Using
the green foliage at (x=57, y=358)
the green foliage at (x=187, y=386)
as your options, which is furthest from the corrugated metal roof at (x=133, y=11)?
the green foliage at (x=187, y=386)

# Challenge
Rewrite the data above, swapping "corrugated metal roof" for "sheet metal roof" and leaving every other word as it stands.

# Exercise answer
Using
the green foliage at (x=57, y=358)
the green foliage at (x=187, y=386)
as your options, which is furthest from the sheet metal roof at (x=133, y=11)?
the green foliage at (x=187, y=386)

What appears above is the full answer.